▶ **Given text**
>>>>
When I moved to New York, I heard everyone there had two things in common: everyone did yoga, and everyone had a therapist. Of course there are variants on those two things—some people do soul cycling or pilates instead of yoga, some people have gurus or meditation teachers instead of therapists—but it seems that everybody has something for her body and her brain. Me, I’ve never been flexible, and while I’m sure yoga or pilates or something would improve that, I’ve never had much desire to be flexible, so I counted myself out of that portion. I walk a lot, I told myself, that can be my body thing.
But I’ve always been a big brain girl. I bet if you counted up all the hours I’ve spent analyzing myself, journaling, puzzling over the way I do things and what that must mean about me, and equivocated those to hours spent doing yoga, I’d be damn flexible. I spend a lot of time thinking about myself, which, in this context, sounds narcissistic, but which I assure you comes from a place of neuroses.
Being a neurotic, then, I have another NY source that’s always lauded the benefits of therapy, perhaps, in my humble and limited scope, the quintessential NY source: Woody Allen. He’s practically built a career on neuroses and their therapeutic exorcism. Though his approach to therapy in his movies sometimes comes off as comical, or even subtly critical, Allen himself has often spoken highly of his therapy, and he’s been going regularly since he was twenty-four years old. (That’s a long time.)
<<<<
▶ **Prompt A**
Reproduce the essay word for word from "But I’ve always" to "a long time.)".
▶ **Prompt B**
According to the essay, at what age did Woody Allen begin going to therapy?
The listing that comes next is separate material and has no connection to the essay.

▶ **Record extracts**
>>>>
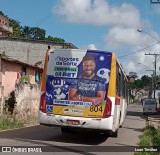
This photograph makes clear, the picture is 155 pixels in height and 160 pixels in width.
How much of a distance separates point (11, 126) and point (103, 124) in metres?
6.90

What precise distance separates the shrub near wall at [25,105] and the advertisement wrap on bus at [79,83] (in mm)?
7287

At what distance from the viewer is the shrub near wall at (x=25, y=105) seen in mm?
21016

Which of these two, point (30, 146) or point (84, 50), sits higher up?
point (84, 50)

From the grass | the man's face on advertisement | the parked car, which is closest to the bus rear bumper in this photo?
the man's face on advertisement

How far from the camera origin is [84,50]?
45.8 feet

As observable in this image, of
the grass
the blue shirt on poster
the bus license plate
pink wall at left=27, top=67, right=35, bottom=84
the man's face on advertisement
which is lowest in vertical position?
the grass

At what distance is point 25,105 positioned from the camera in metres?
21.7

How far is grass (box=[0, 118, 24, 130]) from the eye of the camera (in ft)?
60.6

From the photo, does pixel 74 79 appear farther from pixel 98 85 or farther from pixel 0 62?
pixel 0 62


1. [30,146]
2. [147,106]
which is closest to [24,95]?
[30,146]

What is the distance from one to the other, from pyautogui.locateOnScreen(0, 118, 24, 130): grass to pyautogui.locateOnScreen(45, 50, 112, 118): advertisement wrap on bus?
16.8 feet

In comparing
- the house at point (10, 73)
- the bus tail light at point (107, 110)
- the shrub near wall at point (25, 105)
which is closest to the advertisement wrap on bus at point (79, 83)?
the bus tail light at point (107, 110)

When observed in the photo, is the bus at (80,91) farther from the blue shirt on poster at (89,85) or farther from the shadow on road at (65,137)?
the shadow on road at (65,137)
<<<<
▶ **Exercise solution A**
But I’ve always been a big brain girl. I bet if you counted up all the hours I’ve spent analyzing myself, journaling, puzzling over the way I do things and what that must mean about me, and equivocated those to hours spent doing yoga, I’d be damn flexible. I spend a lot of time thinking about myself, which, in this context, sounds narcissistic, but which I assure you comes from a place of neuroses.
Being a neurotic, then, I have another NY source that’s always lauded the benefits of therapy, perhaps, in my humble and limited scope, the quintessential NY source: Woody Allen. He’s practically built a career on neuroses and their therapeutic exorcism. Though his approach to therapy in his movies sometimes comes off as comical, or even subtly critical, Allen himself has often spoken highly of his therapy, and he’s been going regularly since he was twenty-four years old. (That’s a long time.)

▶ **Exercise solution B**
He began at twenty-four years old.